Records from a spatial question set
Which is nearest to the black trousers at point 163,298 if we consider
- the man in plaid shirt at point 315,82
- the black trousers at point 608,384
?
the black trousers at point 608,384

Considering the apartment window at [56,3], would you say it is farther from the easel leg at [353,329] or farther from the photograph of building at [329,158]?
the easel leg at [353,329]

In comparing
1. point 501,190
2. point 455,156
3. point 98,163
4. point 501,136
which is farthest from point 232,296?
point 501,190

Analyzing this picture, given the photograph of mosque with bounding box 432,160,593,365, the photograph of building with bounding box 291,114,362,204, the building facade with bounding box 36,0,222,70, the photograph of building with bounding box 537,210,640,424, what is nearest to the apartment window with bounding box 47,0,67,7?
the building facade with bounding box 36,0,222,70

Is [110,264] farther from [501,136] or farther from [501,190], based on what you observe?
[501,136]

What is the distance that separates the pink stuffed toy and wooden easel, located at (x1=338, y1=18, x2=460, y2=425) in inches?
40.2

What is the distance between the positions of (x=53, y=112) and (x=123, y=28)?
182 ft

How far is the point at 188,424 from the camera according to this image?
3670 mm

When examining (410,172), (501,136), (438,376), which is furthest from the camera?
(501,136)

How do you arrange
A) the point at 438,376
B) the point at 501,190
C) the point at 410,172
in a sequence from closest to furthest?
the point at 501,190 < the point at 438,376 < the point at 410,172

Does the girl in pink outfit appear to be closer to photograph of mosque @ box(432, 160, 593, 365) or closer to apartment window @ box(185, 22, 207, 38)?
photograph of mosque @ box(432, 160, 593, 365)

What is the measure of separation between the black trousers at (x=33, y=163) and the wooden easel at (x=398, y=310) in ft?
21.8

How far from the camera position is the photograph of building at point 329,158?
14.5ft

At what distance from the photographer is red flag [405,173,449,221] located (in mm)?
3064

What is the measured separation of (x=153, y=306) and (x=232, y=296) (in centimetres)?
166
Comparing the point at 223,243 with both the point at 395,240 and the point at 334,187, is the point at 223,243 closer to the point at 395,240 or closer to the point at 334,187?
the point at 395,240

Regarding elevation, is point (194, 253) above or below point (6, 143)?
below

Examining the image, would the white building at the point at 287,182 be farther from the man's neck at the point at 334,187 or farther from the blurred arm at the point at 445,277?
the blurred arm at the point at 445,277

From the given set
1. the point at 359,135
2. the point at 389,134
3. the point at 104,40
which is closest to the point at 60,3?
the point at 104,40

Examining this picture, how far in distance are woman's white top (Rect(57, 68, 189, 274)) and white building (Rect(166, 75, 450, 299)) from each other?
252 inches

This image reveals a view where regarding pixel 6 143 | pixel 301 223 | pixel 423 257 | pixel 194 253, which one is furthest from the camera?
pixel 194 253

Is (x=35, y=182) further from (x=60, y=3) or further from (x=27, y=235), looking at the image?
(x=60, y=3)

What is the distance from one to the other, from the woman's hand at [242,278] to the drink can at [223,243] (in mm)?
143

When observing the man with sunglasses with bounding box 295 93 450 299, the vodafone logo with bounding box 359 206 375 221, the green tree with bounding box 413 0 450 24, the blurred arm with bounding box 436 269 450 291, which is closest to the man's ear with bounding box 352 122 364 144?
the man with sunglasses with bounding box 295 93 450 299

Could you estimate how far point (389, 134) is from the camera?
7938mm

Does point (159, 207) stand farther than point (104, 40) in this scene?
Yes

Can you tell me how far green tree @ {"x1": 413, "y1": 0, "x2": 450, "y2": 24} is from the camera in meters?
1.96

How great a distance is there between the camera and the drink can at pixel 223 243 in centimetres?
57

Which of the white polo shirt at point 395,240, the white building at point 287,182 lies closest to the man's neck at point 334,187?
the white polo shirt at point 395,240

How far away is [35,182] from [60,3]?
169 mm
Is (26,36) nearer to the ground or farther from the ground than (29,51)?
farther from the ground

---

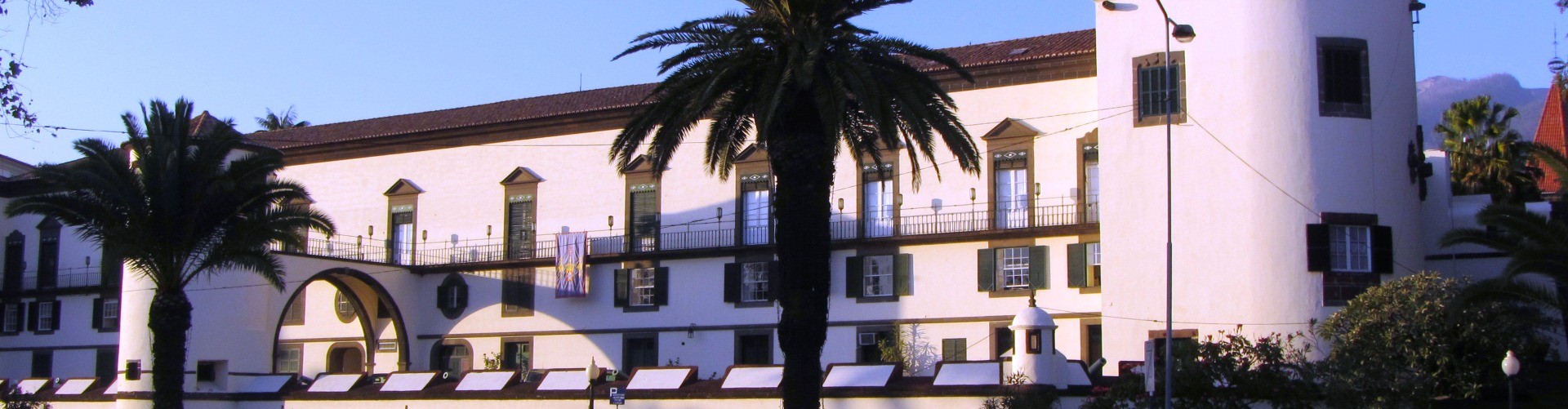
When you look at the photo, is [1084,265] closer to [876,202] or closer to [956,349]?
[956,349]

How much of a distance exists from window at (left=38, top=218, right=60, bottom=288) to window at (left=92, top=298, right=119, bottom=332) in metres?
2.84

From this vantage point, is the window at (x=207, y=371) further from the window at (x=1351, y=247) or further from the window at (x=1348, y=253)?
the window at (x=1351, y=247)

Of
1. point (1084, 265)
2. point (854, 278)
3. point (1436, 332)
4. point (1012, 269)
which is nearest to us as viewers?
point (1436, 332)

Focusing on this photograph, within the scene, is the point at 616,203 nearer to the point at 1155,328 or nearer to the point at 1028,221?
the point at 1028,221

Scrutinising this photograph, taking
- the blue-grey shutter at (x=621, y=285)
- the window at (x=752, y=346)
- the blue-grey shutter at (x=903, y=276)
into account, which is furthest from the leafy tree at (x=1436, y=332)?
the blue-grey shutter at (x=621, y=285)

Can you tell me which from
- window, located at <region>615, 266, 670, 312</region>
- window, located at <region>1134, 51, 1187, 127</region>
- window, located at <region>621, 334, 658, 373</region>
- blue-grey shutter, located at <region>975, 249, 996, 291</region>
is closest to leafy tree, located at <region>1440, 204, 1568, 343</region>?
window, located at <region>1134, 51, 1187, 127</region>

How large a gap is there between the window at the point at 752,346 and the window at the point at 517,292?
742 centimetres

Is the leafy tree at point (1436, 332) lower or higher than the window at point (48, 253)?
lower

* * *

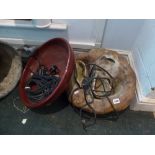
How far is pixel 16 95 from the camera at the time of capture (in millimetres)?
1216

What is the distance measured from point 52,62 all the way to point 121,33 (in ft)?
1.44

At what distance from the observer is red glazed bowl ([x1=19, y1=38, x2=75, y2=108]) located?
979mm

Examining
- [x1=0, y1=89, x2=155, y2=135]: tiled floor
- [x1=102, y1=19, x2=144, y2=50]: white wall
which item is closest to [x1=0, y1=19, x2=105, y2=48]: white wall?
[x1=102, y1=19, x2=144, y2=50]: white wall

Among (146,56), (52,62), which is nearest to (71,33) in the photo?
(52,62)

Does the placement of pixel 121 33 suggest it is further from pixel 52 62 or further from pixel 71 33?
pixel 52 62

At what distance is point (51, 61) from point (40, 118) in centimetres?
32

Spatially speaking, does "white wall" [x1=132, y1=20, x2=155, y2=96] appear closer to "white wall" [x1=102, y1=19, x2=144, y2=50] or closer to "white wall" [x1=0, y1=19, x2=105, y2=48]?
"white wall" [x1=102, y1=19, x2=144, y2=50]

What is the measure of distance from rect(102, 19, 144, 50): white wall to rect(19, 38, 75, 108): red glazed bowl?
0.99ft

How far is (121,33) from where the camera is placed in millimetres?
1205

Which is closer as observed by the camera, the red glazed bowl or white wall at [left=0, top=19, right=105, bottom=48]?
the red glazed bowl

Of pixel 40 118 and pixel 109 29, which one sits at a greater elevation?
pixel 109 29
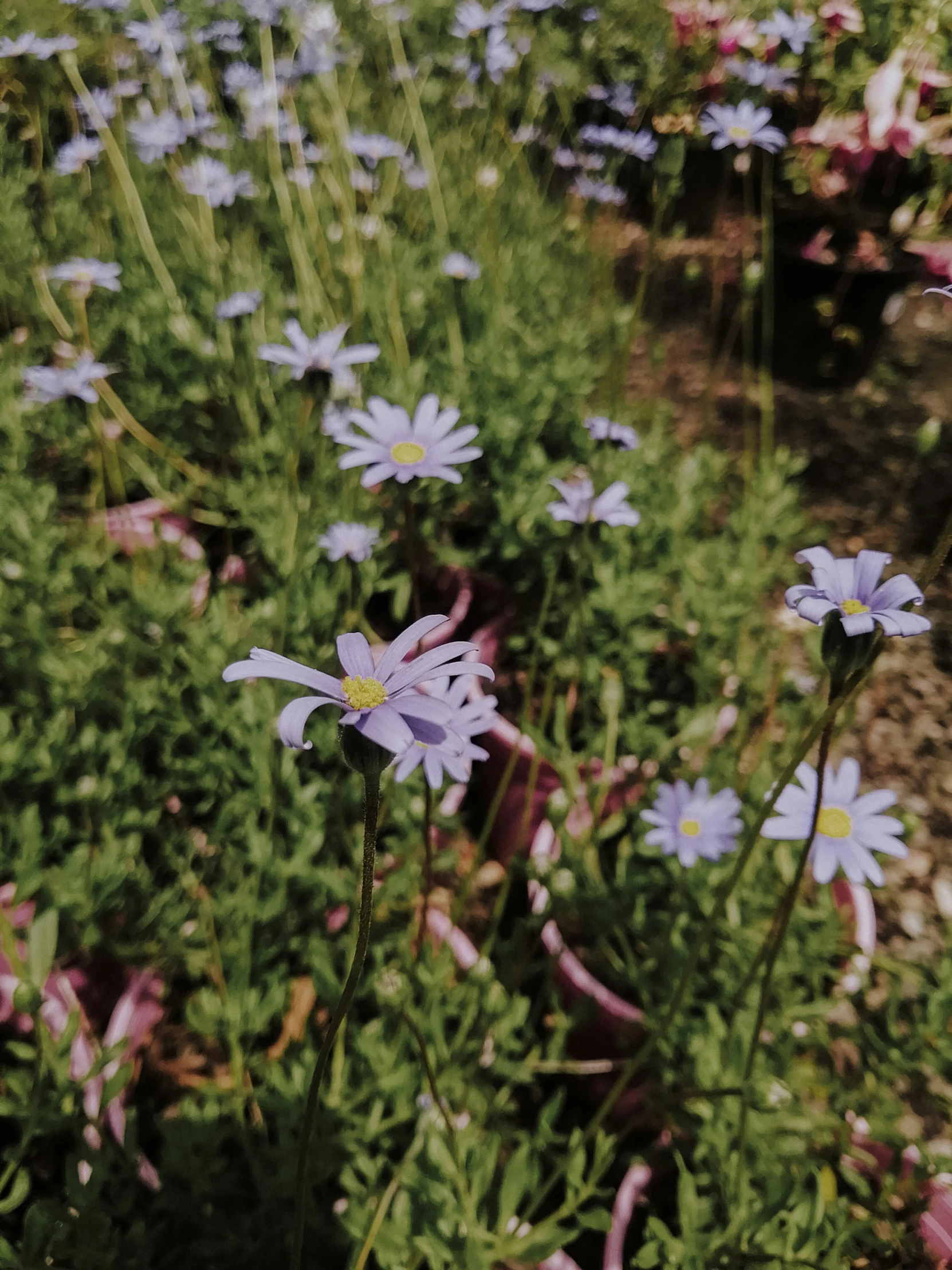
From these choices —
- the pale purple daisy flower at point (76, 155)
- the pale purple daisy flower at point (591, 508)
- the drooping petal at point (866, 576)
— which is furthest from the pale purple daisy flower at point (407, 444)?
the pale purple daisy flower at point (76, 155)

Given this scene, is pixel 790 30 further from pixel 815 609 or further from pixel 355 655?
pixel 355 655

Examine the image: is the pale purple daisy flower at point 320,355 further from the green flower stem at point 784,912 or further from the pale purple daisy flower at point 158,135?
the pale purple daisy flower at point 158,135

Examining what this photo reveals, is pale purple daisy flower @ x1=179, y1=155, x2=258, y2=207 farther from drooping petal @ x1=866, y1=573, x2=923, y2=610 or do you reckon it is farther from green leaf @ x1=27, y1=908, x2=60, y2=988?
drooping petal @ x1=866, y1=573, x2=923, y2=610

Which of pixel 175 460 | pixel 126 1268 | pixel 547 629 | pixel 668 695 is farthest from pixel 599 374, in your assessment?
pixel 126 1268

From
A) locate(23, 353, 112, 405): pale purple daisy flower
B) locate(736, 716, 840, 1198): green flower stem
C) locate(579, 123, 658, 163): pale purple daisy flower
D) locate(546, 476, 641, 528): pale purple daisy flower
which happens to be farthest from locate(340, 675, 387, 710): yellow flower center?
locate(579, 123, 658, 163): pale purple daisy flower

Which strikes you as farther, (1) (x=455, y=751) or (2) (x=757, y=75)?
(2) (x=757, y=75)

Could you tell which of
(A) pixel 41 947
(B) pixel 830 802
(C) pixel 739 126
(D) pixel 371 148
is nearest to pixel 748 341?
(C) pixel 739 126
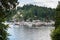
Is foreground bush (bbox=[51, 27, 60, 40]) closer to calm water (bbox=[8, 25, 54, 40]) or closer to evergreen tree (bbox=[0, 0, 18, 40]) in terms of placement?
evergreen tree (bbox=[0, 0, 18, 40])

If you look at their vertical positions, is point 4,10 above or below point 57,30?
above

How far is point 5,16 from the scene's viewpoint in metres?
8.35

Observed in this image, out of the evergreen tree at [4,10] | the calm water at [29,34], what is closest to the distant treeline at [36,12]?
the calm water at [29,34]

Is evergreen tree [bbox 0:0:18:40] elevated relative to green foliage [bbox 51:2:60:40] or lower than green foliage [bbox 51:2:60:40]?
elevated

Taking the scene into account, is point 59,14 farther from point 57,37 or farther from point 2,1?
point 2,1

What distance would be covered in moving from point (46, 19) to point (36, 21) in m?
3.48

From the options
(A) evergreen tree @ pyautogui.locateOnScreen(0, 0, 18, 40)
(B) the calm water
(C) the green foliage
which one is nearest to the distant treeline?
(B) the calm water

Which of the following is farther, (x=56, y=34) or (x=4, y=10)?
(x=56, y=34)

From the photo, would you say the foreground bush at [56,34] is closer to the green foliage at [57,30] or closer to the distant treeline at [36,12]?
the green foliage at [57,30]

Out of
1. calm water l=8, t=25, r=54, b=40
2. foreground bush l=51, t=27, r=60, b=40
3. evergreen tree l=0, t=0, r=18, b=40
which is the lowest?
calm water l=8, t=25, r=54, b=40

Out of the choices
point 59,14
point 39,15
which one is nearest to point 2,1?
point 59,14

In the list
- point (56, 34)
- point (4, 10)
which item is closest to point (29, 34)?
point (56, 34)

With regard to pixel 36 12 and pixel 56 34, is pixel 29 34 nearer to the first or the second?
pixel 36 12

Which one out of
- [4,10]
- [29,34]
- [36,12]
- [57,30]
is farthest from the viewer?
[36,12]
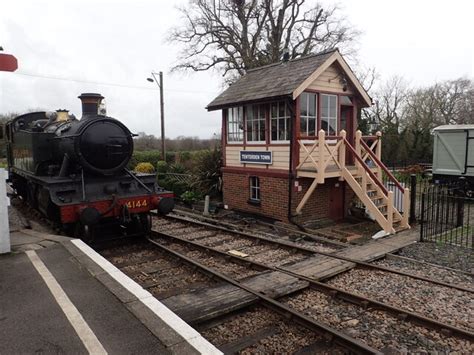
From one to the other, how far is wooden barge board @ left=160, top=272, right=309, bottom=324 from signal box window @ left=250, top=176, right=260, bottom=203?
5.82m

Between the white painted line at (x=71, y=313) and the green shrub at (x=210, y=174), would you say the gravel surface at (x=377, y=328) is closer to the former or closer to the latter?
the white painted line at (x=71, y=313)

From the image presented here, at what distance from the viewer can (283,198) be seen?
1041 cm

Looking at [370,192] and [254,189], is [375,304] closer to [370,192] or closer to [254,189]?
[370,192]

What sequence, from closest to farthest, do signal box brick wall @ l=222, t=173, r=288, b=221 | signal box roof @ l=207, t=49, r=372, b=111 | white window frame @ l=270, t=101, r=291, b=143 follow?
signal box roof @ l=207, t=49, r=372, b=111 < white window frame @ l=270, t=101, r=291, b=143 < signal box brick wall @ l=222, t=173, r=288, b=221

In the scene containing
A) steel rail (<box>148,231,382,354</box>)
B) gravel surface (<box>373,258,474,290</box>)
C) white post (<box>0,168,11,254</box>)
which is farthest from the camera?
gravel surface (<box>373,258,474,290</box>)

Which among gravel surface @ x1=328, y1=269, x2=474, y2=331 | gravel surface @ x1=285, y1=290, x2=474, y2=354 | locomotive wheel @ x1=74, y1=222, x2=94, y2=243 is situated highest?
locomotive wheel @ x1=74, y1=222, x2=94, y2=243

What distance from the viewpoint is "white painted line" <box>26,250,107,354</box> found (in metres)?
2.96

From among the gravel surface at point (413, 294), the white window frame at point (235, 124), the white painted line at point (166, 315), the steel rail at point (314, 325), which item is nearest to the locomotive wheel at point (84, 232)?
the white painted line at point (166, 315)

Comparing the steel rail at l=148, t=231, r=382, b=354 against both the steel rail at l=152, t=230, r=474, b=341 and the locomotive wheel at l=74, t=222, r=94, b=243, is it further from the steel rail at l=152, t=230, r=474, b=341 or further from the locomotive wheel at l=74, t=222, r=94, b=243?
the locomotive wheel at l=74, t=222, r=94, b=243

▶ CHALLENGE
Report every line of the records that contains the string "measured".

▶ OUTPUT FOR THIS EXERCISE
What is the measured separation of (x=153, y=306) and (x=232, y=296) (in centimetres)?
What is the distance measured from point 52,62 all the way to point 121,33 (in ft)?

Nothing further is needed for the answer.